Entiendo por qué Martin Scorsese suscita un consenso tan amplio entre la cinefilia. Al ser un narrador tan sólido y delicado, el valor de su cine puede ser apreciado por espectadores más atentos a la anécdota lo mismo que por los más sensibles a la forma, por aficionados a las series de qualité o por puntillosos cahieristas, por amantes del Hollywood más altisonante o por seguidores del cine de auteur a la europea. Supongo que es una cualidad parecida a la de eso que llamamos cine clásico, a la vez accesible y rico en matices. Pero Killers of the Flower Moon, su último largometraje, es mucho más que una narración vigorosa y torrencial; lo mismo que la penúltima ficción de nuestro hombre, The Irishman, con la que conforma un caprichoso díptico. Se trata de dos films muy largos que narran la epopeya de una especie de Pijoaparte estadounidense, veterano de la Primera Guerra Mundial en ambos casos y metido a sicario por circunstancias azarosas. El asunto da pie a una narración dilatada y rica en momentos impactantes; pero, si nos fijamos bien, tanto Killers of the Flower Moon como The Irishman son principalmente films dialogados donde la palabra tiene mucho más peso que la acción. Pasan muchas cosas durante la película, sí, pero sobre todo se habla de muchas cosas.
Es relevante también fijarse en cómo se habla: con hipocresía, medias palabras y retintín, desde luego, pero también con un marcadísimo acento sureño. Hay una caricatura social en Killers of the Flower Moon digna de los hermanos Coen y acaso Scorsese nunca fue más cruel en la caracterización de los gañanes que pueblan sus imágenes; puede incluso que nunca haya sido más misántropo. Todo su cine en conjunto describe el fariseísmo de la épica capitalista estadounidense pero jamás, o quizás sólo en The Wolf of Wall Street, fue tan inmisericorde con la mediocridad moral e intelectual de todos esos emprendedores que han edificado el sueño americano a base de asesinatos, evasión de impuestos y triquiñuelas de toda índole.
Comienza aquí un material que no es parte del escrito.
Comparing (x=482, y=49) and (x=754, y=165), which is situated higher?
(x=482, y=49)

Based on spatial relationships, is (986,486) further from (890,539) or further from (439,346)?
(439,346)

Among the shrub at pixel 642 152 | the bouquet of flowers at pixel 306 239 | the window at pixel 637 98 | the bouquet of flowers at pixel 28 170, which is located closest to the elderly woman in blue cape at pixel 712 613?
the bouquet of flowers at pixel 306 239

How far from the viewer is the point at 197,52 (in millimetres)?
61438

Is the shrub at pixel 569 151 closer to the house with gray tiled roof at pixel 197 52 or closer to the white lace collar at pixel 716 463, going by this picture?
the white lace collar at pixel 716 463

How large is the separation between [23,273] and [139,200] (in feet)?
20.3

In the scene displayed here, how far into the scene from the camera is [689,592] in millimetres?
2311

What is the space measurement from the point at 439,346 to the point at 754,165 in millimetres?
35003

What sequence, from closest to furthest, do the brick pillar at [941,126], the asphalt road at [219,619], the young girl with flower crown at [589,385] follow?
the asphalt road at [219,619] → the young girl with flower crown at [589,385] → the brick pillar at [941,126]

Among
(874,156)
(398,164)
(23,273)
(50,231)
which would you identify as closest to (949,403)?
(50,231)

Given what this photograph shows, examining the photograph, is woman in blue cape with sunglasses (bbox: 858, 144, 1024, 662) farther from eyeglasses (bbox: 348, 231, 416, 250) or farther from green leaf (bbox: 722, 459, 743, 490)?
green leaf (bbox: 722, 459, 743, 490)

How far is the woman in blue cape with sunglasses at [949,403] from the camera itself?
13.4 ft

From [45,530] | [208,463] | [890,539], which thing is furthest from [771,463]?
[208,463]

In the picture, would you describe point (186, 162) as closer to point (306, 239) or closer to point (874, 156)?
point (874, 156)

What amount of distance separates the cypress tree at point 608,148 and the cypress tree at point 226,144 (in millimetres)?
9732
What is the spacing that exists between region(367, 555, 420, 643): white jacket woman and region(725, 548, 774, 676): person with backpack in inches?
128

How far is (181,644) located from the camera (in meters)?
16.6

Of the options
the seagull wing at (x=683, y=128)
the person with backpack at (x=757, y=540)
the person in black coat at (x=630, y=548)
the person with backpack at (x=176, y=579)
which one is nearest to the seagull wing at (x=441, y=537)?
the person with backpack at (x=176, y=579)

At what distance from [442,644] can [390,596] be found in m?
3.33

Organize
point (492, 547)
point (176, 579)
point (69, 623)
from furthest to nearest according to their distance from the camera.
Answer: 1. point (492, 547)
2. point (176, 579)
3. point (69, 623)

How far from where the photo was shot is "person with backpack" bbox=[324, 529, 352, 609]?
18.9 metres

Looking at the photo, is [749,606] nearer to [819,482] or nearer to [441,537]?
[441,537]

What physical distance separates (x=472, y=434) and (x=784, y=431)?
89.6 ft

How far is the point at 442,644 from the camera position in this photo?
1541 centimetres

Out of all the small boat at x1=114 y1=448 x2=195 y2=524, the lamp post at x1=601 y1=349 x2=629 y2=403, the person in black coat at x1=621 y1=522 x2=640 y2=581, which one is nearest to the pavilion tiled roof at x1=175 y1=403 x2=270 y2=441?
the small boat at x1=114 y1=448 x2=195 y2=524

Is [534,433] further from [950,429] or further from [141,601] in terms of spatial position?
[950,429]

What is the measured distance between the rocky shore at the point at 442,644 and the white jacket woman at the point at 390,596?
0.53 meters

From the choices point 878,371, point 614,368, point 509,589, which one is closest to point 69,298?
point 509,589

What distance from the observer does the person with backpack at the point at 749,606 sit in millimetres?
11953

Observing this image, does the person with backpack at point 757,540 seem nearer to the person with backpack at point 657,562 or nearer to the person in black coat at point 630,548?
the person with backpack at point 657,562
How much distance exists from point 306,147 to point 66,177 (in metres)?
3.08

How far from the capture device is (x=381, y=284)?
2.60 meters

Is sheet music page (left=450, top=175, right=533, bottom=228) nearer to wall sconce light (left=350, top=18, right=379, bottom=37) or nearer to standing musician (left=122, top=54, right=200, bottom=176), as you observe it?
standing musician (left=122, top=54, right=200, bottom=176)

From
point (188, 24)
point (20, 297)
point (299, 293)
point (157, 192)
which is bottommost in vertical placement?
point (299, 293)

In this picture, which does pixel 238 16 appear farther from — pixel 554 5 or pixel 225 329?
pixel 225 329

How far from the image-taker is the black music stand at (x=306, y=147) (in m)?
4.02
Killers of the Flower Moon es lo más cercano a un western que ha filmado Scorsese, un conocedor privilegiado del cine americano que curiosamente nunca ha transitado el género en sentido estricto. Su tendencia ha sido más bien la recreación del cine negro, aunque sea a su manera. Pongamos que Goodfellas estableció el modelo de vasta crónica ambiental sobre la ascensión y caída de un pícaro en el mundo del hampa. Así son Casino, The Irishman y la que nos ocupa. Y algo parecido son The Wolf of Wall Street o Gangs of New York, que antecede cronológicamente a Killers of the Flower Moon y puede, en cierto sentido, considerarse el más extravagante de los westerns por transcurrir en la época de la conquista del Oeste, sí, pero en un entorno urbano y en el extremo oriental del país.
Todos esos títulos conducen a la depuración de las dos últimas realizaciones de Scorsese, que se nos antojan una celebración de la presencia de la figura humana en la pantalla. Esos cuerpos ricamente caracterizados que hablan y hablan representan la esencia misma del cine clásico americano, un arte poblado por tipos fascinantes en uno u otro sentido. Scorsese parece decirnos que, al final, lo esencial no es más que eso, la recreación de la aventura humana a través de figuras carismáticas, vistosas, seres excepcionales y ridículos a la vez. Y nos lleva, en Killers of the Flower Moon, a un instante y a un territorio significativos: estamos en Oklahoma a finales de los años diez y principios de los años veinte del siglo pasado, donde la conquista del Oeste vivía su episodio final con la expropiación del petróleo a los indígenas como fase superior de un prolongado genocidio, y cuando Hollywood era una joven industria de éxito y generadora de mitologías. En Fairfax (condado de Osage), un chusco funcionario público despacha a la protagonista con un cartel de The Birth of a Nation a sus espaldas y el Ku Klux Klan desfila a cara descubierta durante la celebración de las festividades locales. Ahí, en ese momento tan turbio, está el germen de todo, el nacimiento de una nación erigida sobre el crimen sistemático y el de un Hollywood esplendoroso cuyas fascinantes figuras acarrean secretamente el féretro del american dream sobre sus hombros. Y uno cree entrever incluso un profundo sentido de la tragedia, algo que conecta íntimamente a Scorsese con Sófocles y Shakespeare. He pensado, en fin, que Killers of the Flower Moon -que tiene, por cierto, algo compendioso por reunir a los dos comediantes más recurrentes en la filmografía de nuestro hombre, Robert De Niro y Lenardo DiCaprio- es quizás más irregular que The Irishman, pero no he dudado ni un segundo sobre la poderosa densidad que hace de Scorsese un cineasta de tan amplio reconocimiento.